Continuous Diffusion Model for Language Modeling

Methodology


Preliminaries

Statistical manifold of categorical distribution

  1. Let \(\mathcal{X} = \{1, \cdots, d\}\) denote the discrete data space
  2. \(\Delta^{d-1} = \{(p_1, \cdots, p_d) \in \mathbb{R}^d \mid \sum_i p_i = 1, p_i \geq 0\}\) denote the $(d - 1)$-dimensional probability simplex.

A natural choice of a Riemannian metric on the simplex is the Fisher–Rao metric.
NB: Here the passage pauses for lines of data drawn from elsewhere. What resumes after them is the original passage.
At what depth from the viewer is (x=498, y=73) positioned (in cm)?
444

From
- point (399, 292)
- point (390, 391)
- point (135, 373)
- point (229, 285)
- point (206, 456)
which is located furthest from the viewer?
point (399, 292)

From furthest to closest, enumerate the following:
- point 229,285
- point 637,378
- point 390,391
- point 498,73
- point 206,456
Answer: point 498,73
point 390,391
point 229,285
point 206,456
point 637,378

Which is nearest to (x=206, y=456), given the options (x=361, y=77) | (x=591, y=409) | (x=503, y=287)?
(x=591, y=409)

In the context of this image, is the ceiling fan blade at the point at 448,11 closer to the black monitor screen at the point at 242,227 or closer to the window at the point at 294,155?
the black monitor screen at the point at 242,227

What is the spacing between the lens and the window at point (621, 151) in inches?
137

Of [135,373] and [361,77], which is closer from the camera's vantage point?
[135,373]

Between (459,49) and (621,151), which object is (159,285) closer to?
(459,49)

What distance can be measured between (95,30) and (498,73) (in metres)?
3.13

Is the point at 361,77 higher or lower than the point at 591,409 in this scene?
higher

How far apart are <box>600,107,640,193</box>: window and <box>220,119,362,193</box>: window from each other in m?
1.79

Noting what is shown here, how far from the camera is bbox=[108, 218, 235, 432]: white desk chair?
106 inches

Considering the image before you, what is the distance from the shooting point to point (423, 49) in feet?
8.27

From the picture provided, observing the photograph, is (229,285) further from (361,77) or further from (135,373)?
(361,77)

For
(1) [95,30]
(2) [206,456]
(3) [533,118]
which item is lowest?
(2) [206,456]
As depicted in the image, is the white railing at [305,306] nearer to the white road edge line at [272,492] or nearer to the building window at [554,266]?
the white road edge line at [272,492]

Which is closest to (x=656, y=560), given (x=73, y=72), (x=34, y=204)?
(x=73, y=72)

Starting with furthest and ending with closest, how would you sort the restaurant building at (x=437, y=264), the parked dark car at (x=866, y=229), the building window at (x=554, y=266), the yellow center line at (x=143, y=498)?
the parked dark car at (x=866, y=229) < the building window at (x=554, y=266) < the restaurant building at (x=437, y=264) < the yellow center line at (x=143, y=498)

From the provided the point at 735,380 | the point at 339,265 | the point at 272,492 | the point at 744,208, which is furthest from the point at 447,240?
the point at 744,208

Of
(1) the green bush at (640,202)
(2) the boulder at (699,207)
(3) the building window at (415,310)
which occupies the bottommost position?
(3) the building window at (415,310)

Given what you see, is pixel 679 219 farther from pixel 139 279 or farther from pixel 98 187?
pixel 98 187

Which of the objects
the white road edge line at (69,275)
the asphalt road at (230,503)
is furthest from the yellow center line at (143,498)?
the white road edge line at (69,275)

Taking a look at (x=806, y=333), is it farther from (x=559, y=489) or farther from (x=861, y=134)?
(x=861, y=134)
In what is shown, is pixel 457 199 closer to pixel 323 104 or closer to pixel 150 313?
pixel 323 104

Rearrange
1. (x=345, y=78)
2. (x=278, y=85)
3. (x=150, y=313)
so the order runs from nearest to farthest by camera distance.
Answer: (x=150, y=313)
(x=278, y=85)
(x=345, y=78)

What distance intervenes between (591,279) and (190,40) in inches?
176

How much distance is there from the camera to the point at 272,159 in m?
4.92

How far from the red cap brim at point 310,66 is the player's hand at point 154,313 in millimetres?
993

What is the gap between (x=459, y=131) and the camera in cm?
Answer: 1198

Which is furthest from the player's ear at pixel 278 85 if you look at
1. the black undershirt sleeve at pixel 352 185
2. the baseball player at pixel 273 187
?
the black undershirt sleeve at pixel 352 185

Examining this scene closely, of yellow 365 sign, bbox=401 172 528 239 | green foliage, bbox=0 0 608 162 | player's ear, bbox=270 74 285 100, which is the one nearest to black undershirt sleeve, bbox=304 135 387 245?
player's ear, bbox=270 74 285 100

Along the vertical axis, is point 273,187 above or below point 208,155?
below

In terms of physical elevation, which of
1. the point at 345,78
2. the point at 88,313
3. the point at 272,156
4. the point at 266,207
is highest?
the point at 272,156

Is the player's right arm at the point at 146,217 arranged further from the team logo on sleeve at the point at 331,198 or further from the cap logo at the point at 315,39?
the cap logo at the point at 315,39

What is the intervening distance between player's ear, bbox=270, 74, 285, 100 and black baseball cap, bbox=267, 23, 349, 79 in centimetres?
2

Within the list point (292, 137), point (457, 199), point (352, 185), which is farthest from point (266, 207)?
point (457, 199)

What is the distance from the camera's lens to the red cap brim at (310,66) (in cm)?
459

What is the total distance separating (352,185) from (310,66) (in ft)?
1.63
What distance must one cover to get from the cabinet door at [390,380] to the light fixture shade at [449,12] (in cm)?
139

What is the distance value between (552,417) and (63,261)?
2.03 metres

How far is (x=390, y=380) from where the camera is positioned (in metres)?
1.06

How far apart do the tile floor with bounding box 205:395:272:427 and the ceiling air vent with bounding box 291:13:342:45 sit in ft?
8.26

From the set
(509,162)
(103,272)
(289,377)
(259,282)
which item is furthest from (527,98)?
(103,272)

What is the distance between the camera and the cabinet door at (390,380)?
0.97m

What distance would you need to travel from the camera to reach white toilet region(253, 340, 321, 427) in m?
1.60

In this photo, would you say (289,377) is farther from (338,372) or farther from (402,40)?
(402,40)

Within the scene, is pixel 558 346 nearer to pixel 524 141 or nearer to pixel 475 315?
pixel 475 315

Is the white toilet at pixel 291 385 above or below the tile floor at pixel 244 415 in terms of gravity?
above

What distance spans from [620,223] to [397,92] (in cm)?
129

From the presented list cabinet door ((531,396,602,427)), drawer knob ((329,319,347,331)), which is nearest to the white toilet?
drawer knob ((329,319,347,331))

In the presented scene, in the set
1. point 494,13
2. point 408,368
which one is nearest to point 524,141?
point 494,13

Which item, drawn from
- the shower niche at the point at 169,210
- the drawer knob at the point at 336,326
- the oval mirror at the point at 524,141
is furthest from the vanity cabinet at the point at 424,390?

For an interior point $p \in \Delta^{d-1}$, the Fisher–Rao metric is defined as follows:

\[\begin{equation} g_{FR}(p)[x, y] := \langle x, y \rangle_p := \left\langle \frac{x}{\sqrt{p}}, \frac{y}{\sqrt{p}} \right\rangle = \sum_{i=1}^d \frac{x_i y_i}{p_i}, \quad x, y \in \mathcal{T}_p \Delta^{d-1}, \end{equation}\]

This induces a geodesic distance on the simplex defined as follows:

\[\begin{equation} d(p, q) = 2 \cos^{-1} \left( \sum_{i=1}^d \sqrt{p_i q_i} \right), \quad p, q \in \Delta^{d-1}, \end{equation}\]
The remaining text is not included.